[Sundance 2023 Review] 'In My Mother's Skin' Marries Body Horror with Flourishes of Guillermo del Toro's Earlier Work
It's easy to see the inspirations behind In My Mother’s Skin, particularly in the way it evokes Guillermo del Toro’s early works that married fantasy and horror to explore historical atrocities. Like in Pan’s Labyrinth, there’s a manor situated outside of town where the protagonists must deal with oppressive military might as well as something equally sinister hiding in the woods. Whereas Guillermo’s opus tackled the aftermath of the Spanish civil war, In My Mother’s Skin explores the Japanese occupation of the Philippines in the waning days of World War II. They both have fairies and mystical creatures. But In My Mother’s Skin embraces the body horror and the scare factor in ways that separate it from its more obvious inspirations.
It opens with violence, as soldiers in a hut are devoured by what looks like a twisted human with an enormously long tongue and the taste for human flesh. Eventually he spits out a black bird as the sounds of laughing and cackling swirl around him. It’s a visually arresting opening that quickly takes us to the manor where the visuals of a man eating his own soldiers turns into graphic stories whispered of the barbaric Japanese invading soldiers. Caught in the middle of this is Tala (Felicity Kyle Napuli), a young girl forced to become the parent of her family in the wake of mounting tragedies.
Her father is being investigated for stealing gold from the Japanese and the word on the street is that he’s hiding it somewhere in their dilapidated manor. He leaves the family to go help the Americans and soon after, her mother Ligaya (Beauty Gonzalez) falls ill, leaving Tala and her brother Bayani (James Mavie Estrella) to look after the estate with the dubious help of their remaining servant Amor (Angeli Bayani). Ligaya continues to tell her children that their father will be home soon, but Tala knows the food is dwindling and the crescendoing coughs from her mother sound like desperation. So she goes out into the woods surrounding their isolated estate and discovers a hut where a woman appears wearing a golden lamé and a headdress that gives her the appearance of cicadas mixed with the Virgin Mary.
Religious iconography and belief is an important visual metaphor here, as the young, devout Tala instantly believes this fairy woman will be able to help her mother and her family’s plight. Her deceptive smile matches the way in which she manipulates Tala, telling her that only those of “pure innocence” can find her home, that her father is still alive and he will be back. In the meantime, she’s here to help, she insists, and later that night appears in Tala’s room with an ornate container holding an insect. Ligaya’s illness is getting worse and the creature inside the jar can fix her…but the choice, the fairy says, is ultimately Tala’s.

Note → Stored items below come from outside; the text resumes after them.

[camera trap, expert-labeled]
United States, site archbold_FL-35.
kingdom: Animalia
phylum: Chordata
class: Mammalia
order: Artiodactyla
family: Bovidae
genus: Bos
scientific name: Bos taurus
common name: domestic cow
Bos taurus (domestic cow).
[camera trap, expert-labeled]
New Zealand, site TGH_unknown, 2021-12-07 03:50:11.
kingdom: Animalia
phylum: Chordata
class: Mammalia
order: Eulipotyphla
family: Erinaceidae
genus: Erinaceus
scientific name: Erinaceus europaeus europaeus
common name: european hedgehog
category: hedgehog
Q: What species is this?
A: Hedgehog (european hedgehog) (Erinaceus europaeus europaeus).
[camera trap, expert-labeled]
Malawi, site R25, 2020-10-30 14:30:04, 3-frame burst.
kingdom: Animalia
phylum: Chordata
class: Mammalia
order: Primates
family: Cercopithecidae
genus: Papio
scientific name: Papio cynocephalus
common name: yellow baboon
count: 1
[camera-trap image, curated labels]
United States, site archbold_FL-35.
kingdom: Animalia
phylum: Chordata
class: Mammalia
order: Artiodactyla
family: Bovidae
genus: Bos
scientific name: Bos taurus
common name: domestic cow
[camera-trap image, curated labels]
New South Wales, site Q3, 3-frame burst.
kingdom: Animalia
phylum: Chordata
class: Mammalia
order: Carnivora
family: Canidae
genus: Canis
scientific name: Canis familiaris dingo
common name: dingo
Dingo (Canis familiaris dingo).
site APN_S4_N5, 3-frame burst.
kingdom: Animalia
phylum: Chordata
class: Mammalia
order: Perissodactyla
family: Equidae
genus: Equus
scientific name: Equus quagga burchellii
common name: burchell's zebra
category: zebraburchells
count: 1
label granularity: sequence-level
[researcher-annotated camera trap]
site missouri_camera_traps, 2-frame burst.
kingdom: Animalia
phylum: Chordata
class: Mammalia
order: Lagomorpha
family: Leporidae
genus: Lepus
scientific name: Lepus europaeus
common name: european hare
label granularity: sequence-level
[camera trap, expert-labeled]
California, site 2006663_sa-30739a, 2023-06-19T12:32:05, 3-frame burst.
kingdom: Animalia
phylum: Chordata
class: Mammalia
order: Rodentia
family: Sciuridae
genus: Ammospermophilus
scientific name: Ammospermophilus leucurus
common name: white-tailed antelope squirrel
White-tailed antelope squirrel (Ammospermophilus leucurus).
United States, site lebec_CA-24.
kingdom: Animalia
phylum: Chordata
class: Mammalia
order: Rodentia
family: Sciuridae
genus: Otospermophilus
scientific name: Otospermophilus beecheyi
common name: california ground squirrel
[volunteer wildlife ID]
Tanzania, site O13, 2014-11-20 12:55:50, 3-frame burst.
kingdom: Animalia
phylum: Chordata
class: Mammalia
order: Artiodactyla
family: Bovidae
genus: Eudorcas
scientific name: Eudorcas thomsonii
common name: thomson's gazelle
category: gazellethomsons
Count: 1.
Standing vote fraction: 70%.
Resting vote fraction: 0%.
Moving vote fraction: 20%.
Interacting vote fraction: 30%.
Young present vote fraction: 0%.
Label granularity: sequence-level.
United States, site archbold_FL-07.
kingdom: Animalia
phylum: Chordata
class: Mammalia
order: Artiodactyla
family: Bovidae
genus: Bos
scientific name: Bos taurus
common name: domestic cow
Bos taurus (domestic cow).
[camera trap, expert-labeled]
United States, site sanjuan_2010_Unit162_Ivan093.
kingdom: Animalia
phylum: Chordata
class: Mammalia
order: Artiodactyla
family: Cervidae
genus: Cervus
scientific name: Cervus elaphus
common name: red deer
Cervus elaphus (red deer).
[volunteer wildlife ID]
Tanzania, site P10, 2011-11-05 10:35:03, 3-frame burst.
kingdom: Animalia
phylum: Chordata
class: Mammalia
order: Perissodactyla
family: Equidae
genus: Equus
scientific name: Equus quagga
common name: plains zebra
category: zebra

What starts as an homage to Pan’s Labyrinth quickly descends into body horror madness as Tala is forced to deal with the ramifications of her decisions. In My Mother’s Skin is about desperate people who are left with nowhere to turn, except to something potentially more sinister. It’s a fable of kids forced to deal with mortality while being thrust into their parental roles. Written and directed by Kenneth Dagatan and shares a thematic link to his feature film Ma about a child who wants to resurrect his dead mother and will do anything to bring her back.
Shot mostly in one location and the surrounding woods, In My Mother’s Skin works because of the skittering sound design and the oppressive cinematography and production design. In one particularly suspenseful scene, cinematographer Russell Adam Morton suddenly transitions from a static camera to a swooping tracking shot that misses something skittering across Tala’s floor. It’s a stylish flourish that both builds tension and wouldn’t be out of place in a James Wan film. This, coupled with the sounds of cicadas and munching flesh, gives In My Mother’s Skin an fiendish and bleak atmosphere that carries the narrative to its chilling finale.